Abstract

Amputation of the second ray is a surgical treatment option when reconstruction and/or reimplantation fail. The aim of our study was to review the outcomes after transmetacarpal resection of the second ray following a post-traumatic injury and to assess indications, functional outcomes, and patient satisfaction. Between January 2003 and December 2013, 25 patients (6 women and 19 men with a mean age of 51 years) underwent transmetacarpal resection of their second ray after a post-traumatic injury. Sixteen patients were right-handed and 9 were left-handed. Injuries involved the dominant hand in 14 cases (60%). In order to differentiate patients with preserved index finger length preoperatively from those with a shorter, amputated index finger stump, patients were divided into 2 groups. Group 1 included those with an “intact finger” and Group 2 included patients with an “amputated stump”. Data collection, including patient satisfaction and functional outcomes, was performed at 83 months postoperative on average. Average length of follow-up was 7.0±1.0 years (range 5–12 years). Group 1 (intact finger) and 2 (amputated stump) included 15 and 10 patients, respectively. Six patients (24%) had primary ray amputation and 19 (76%) had secondary ray amputation.

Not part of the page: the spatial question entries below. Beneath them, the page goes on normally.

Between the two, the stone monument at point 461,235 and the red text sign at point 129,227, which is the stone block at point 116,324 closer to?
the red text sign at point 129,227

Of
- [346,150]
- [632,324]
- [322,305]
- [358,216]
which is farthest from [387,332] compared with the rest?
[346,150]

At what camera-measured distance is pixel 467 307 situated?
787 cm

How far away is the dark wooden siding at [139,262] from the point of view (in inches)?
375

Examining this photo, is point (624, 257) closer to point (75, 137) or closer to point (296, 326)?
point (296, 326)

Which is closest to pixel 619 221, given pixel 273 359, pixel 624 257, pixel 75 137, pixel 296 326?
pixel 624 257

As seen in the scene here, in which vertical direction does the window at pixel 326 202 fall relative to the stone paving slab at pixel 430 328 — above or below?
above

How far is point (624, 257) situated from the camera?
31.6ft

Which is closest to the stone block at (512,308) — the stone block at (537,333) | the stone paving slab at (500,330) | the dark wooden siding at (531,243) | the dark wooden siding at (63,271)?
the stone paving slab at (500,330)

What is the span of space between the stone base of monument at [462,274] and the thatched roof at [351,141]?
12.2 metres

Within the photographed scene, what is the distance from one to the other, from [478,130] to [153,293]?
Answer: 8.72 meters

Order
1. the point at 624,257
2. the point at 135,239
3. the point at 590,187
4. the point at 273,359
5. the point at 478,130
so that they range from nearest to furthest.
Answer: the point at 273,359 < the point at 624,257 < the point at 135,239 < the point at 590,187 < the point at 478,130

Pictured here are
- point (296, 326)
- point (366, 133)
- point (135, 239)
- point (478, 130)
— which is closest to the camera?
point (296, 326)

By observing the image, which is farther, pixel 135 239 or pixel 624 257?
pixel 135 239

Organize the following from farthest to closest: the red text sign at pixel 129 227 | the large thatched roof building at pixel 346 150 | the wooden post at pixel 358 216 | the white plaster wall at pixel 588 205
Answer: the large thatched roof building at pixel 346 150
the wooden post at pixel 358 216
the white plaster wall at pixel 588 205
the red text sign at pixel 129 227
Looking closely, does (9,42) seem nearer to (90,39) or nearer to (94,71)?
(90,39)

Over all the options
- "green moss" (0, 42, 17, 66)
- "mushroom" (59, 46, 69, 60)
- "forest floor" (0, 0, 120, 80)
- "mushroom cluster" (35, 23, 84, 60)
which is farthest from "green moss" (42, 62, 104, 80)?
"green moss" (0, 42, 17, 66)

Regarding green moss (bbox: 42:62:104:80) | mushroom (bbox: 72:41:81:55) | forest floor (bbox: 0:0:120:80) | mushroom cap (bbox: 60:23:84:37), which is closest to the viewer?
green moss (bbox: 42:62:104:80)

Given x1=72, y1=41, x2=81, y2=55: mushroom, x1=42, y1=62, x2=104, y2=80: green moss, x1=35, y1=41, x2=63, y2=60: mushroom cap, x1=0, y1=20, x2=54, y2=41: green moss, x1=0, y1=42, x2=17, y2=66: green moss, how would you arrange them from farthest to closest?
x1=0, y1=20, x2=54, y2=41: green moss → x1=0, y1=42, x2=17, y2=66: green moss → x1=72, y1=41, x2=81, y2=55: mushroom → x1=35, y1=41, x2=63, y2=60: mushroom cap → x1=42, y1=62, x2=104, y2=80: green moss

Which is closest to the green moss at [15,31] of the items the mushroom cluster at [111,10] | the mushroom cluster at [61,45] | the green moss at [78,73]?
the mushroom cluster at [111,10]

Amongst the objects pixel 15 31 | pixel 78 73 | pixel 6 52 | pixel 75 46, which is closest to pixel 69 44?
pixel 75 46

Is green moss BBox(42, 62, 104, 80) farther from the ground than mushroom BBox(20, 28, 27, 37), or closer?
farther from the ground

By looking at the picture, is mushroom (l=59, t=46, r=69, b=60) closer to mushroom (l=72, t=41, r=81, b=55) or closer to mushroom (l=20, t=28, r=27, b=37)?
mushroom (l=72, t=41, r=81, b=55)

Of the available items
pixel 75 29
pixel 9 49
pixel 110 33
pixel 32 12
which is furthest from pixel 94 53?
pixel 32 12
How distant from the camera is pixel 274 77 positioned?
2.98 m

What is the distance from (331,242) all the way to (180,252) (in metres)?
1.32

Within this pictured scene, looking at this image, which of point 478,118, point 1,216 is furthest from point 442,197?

No surgical revision was necessary. In Group 1, the indications were purely functional in all but two cases, whereas aesthetic indications played a role in all patients in Group 2. The average total time off work was 3 months. There was no difference between Group 1 and 2 (P>0.05). However, patients with primary ray resection averaged 10 weeks of lost work compared to 17 weeks for secondary amputation. There was no functional difference between Groups 1 and 2. Scores for cosmetic appearance and patient satisfaction were higher in Group 2. In certain specific situations after complex hand trauma, transmetacarpal amputation of the second ray is indicated as soon as possible, in order to reduce the time off work. Patient satisfaction following this surgical procedure is high, especially in groups with amputated stumps. A 30% decrease in pinch and grip strength is the rule. No secondary surgery is normally required.